INFORMATION SHOWN:
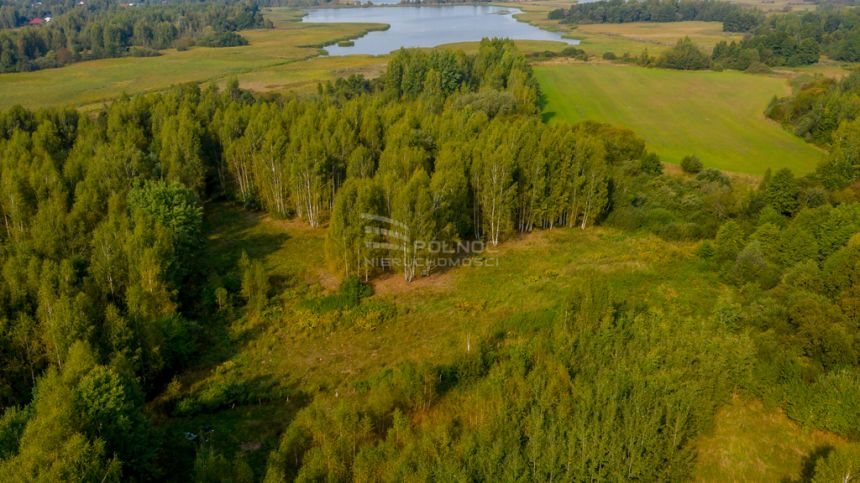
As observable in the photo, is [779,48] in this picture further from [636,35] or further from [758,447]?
[758,447]

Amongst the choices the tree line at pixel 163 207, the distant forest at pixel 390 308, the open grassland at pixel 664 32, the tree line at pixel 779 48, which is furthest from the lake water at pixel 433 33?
the distant forest at pixel 390 308

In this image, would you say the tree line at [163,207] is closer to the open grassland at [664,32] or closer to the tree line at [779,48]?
the tree line at [779,48]

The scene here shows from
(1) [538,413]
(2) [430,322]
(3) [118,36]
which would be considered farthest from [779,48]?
(3) [118,36]

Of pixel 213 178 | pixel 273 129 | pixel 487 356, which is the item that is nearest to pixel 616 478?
pixel 487 356

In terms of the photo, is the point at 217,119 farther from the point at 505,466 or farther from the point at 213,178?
the point at 505,466

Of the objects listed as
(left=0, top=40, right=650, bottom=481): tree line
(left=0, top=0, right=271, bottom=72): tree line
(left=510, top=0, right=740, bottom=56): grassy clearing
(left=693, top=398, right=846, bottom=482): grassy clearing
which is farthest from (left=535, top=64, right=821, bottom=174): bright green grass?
(left=0, top=0, right=271, bottom=72): tree line

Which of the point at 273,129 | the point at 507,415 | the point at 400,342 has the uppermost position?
the point at 273,129
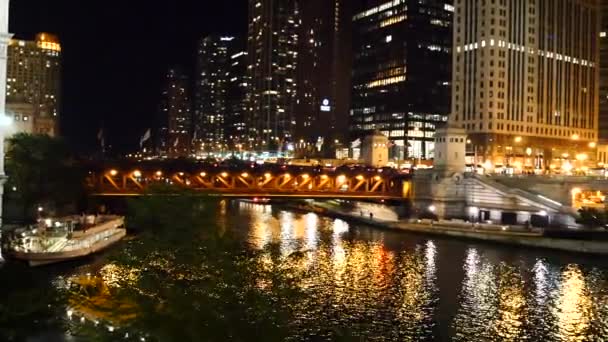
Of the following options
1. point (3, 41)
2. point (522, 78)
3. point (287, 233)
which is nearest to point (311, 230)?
point (287, 233)

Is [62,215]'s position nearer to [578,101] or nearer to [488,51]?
[488,51]

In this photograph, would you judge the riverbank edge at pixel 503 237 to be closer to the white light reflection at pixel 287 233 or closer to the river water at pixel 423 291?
the river water at pixel 423 291

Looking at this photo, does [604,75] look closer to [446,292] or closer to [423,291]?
[446,292]

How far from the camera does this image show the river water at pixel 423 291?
3441cm

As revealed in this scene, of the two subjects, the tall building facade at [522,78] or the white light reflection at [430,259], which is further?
the tall building facade at [522,78]

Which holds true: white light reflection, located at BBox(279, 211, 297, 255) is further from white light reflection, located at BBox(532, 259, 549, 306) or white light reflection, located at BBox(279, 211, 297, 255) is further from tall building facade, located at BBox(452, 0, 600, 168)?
tall building facade, located at BBox(452, 0, 600, 168)

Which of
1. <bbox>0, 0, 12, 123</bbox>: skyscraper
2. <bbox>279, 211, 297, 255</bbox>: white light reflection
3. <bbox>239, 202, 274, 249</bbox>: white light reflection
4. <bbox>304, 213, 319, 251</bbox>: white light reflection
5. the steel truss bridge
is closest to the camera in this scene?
<bbox>0, 0, 12, 123</bbox>: skyscraper

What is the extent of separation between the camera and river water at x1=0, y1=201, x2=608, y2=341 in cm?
3441

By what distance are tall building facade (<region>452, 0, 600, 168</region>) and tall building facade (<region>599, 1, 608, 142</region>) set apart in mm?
9057

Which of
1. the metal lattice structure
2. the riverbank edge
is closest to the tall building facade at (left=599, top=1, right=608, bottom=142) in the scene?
the metal lattice structure

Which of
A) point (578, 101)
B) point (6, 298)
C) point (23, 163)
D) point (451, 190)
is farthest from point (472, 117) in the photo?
point (6, 298)

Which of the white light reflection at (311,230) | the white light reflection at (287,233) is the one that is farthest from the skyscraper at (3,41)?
the white light reflection at (311,230)

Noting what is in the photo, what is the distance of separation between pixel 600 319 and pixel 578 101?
152708mm

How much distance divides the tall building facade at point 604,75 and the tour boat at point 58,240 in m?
163
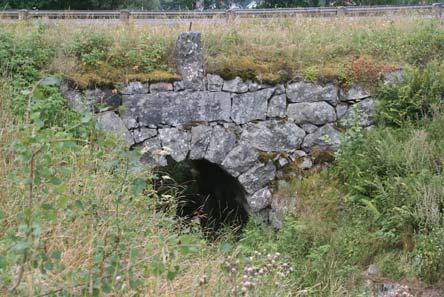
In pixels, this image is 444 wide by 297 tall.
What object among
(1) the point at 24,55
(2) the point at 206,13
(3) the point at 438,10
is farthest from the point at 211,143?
(3) the point at 438,10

WHAT IS ASKED:
Copy out everything from the line that contains "Which of the white" down to the end of the material, word for word, but leave out the pictures.

FINISHED EXERCISE:
Which of the white light reflection at (311,230) | the white light reflection at (287,233) is the one that is farthest from the skyscraper at (3,41)?
the white light reflection at (311,230)

Noting what is in the photo, what is the distance of separation between pixel 600 319 and pixel 578 101?
152708mm

How much distance divides the tall building facade at point 604,75 and the tour boat at point 58,240 in m?
163
In pixels, this image is 444 wide by 297 tall.
What object among
(1) the point at 24,55
(2) the point at 206,13
(3) the point at 438,10
is farthest from the point at 211,143?
(3) the point at 438,10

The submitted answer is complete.